> Work to complete:
Your reply should reproduce each line below exactly and carry none of the pictures.

> Provided material:
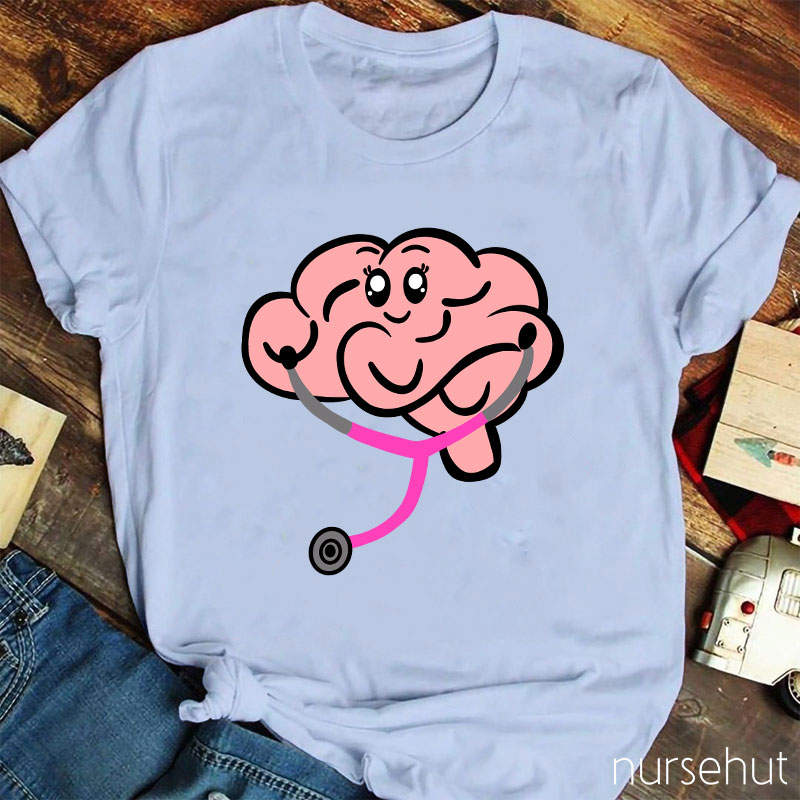 Listen Carefully To Your Heartbeat Nurse T-Shirt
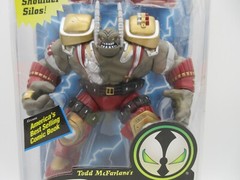 Spawn BADROCK v11 (Red/Gold Version) Series 2 Figure [McFarlane Toys, 1995] NIP!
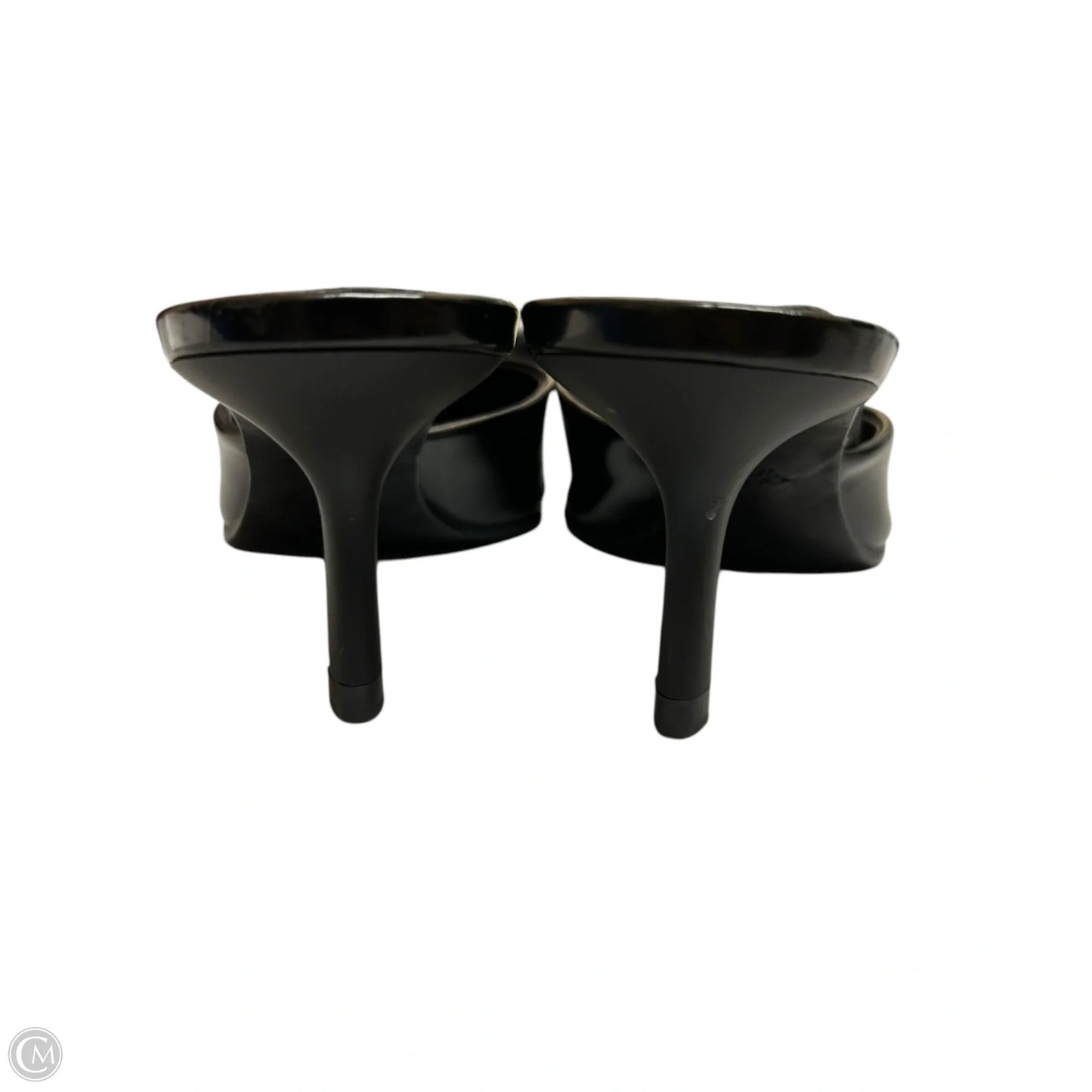 Shoes Heels Kitten By Zara In Black, Size: 6.5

> Problem solution:
 Listen Carefully To Your Heartbeat Nurse T-Shirt
 Spawn BADROCK v11 (Red/Gold Version) Series 2 Figure [McFarlane Toys, 1995] NIP!
 Shoes Heels Kitten By Zara In Black, Size: 6.5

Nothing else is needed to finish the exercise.